こう振り返ると第4章は最悪のスタートだったが、この7年の間に母の人生は大好転したと思える。契機になったのは、第3章までの70数年間にため込まれた、大量の大切な品々との決別だろう。
ゴミ屋敷の中で認知症が激化し、激やせした母に、私が手をこまねいていたのは、“高齢者には住み慣れた家がいちばん”という思い込みがあったからだ。ましてや老人ホームを提案するなど、きっと逆上されると恐れていた。

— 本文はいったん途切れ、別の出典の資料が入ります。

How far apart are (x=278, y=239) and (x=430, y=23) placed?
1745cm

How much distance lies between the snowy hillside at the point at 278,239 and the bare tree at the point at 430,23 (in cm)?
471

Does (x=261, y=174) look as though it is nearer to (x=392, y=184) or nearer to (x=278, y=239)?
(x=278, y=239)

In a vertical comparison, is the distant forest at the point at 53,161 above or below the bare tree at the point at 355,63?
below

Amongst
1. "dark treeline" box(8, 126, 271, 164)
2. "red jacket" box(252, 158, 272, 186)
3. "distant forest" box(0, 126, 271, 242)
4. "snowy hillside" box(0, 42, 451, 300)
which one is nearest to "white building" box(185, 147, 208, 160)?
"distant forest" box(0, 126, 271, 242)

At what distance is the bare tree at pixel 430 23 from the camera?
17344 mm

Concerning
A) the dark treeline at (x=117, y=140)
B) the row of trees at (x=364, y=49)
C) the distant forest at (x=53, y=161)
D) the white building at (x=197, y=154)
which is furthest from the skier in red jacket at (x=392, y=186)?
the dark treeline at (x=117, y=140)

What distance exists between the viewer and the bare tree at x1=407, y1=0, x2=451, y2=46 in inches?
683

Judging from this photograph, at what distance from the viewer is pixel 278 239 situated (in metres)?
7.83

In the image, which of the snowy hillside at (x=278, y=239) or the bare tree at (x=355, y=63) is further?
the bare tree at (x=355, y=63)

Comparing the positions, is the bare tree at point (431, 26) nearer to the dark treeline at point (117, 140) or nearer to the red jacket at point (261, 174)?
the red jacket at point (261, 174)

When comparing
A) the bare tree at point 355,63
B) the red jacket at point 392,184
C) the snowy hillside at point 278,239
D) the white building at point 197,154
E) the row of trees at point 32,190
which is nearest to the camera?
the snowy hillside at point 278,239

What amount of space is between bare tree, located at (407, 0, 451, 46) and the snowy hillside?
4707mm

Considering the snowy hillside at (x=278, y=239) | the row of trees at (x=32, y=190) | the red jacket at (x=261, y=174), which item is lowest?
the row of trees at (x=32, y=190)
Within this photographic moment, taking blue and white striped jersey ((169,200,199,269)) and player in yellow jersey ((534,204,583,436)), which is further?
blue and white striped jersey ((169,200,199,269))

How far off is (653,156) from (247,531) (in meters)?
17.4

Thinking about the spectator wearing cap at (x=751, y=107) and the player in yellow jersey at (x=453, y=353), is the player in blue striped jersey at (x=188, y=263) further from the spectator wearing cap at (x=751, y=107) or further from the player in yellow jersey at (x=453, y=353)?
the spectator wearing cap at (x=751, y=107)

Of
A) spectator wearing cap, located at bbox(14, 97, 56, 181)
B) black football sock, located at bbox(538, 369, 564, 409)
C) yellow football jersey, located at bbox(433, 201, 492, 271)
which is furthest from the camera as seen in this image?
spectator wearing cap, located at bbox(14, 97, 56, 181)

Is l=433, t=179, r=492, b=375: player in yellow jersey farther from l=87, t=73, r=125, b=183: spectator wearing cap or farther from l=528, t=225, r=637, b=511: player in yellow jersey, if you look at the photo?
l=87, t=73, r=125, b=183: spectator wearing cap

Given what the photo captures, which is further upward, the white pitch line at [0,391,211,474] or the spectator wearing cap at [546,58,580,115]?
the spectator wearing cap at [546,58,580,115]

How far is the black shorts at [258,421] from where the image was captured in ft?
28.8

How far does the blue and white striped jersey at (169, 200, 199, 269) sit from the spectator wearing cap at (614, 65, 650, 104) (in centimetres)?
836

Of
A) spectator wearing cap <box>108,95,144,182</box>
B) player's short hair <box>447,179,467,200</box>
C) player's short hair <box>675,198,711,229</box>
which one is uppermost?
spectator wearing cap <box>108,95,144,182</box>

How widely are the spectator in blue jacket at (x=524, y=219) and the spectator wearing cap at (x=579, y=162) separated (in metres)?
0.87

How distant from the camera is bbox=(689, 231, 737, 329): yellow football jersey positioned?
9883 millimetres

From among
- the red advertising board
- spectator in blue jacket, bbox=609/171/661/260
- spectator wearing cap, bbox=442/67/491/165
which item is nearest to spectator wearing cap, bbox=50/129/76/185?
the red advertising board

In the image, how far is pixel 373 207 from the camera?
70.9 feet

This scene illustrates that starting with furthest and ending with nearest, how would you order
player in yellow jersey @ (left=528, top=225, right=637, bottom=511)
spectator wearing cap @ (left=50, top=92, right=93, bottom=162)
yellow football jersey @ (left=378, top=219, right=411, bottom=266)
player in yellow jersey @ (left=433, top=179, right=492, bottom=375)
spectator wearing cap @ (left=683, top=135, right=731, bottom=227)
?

でもついに限界を感じて、「引っ越す?…老人ホームとか」と恐る恐る切り出すと、「そうね! そうしよう」と元気に即答。
そこから施設数軒を一緒に見学して歩き、最終的に老人ホームにダメ出しをして、自由度の高いサ高住(サービス付き高齢者向け住宅)を選んだ。3LDKの家に詰まった物は、「全部いらない。Nちゃん捨てといて」。私への遠慮や躊躇はみじんも感じさせない、潔い意思表示だった。
驚いたのはその後、必要最低限の品だけ持って引っ越したワンルームのサ高住で、母が見事に再生したことだ。認知症のつらい妄想や暴言はピタリとやみ、部屋はもともとの母らしく、いつもきちんと片づいているようになった。

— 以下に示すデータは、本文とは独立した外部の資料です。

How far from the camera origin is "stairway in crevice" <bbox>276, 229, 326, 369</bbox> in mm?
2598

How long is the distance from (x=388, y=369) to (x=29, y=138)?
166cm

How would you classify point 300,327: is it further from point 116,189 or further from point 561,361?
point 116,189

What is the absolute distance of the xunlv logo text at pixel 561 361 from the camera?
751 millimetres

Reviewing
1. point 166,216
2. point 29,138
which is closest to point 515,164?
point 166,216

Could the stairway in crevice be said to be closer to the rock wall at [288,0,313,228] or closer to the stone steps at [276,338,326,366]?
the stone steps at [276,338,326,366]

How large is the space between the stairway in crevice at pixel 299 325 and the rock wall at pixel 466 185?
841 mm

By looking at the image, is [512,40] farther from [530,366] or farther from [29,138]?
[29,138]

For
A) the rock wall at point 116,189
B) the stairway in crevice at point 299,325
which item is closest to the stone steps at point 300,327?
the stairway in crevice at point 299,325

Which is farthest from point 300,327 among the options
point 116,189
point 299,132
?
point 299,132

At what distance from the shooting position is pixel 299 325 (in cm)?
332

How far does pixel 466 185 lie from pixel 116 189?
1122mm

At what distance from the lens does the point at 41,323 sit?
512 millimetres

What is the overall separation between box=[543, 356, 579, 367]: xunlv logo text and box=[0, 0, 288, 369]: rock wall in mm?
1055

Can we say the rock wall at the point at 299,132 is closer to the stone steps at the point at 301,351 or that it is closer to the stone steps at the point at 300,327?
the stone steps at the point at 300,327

「頭がすっきりして認知症も治ったわ」という、母の実感も本物だろう。記憶障害は相変わらず進行中だが、表情は身軽になって晴れやかだ。
一方の私は転居前の母の家を片づけるため、大変な重労働を強いられたが、この母の再生劇は50代の私の終活のいい手本だ。物であふれる自宅を顧みて、しみじみ思った。